Just to add to Kostya's answer above, it's worth noting a couple of facts:
- Causality Implies the Lorentz Group;
- On the structure of causal spaces and A new topology for curved space–time which incorporates the causal, differential, and conformal structures.
The bottom-line is that the Causal Structure differs from the Metric by a conformal transformation. So, effectively (i.e., modulo a conformal transformation), it doesn't matter whether you supply a Causal Structure or a Metric to your manifold — of course, keep in mind that a point at infinity can cause all sorts of trouble (but usually, in Physics, we'll assume things are "well behaved"... ;-).
To directly answer your question, coupling Luboš's and Kostya's answer: yes, causality and continuity (in the sense given by the metric structure) can be thought of as being the same thing modulo a conformal transformation, i.e., as far as physical events are concerned; having said that, note that acausal regions can be continuously connected, you just can't access those regions physically.

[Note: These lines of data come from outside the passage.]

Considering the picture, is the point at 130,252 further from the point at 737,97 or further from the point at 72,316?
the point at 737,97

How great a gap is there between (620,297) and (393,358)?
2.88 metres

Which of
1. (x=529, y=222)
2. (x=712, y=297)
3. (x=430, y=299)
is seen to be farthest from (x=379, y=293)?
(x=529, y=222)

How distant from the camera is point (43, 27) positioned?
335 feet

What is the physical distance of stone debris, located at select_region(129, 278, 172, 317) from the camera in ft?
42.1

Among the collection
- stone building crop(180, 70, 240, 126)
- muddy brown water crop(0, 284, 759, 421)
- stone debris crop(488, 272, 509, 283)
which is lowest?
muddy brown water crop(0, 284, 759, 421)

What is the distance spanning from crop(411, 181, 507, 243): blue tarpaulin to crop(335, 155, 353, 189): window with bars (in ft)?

Another way to think of this is to 'split' (foliate) your spacetime manifold in three different regions determined by the light-cone, i.e., use your Causal Structure to foliate your manifold into a spacelike region, a timelike region and a lightlike one. Each one of these can be simply-connected (continuous in the metric sense) and understood in terms of the Causal Structure (modulo a conformal transformation).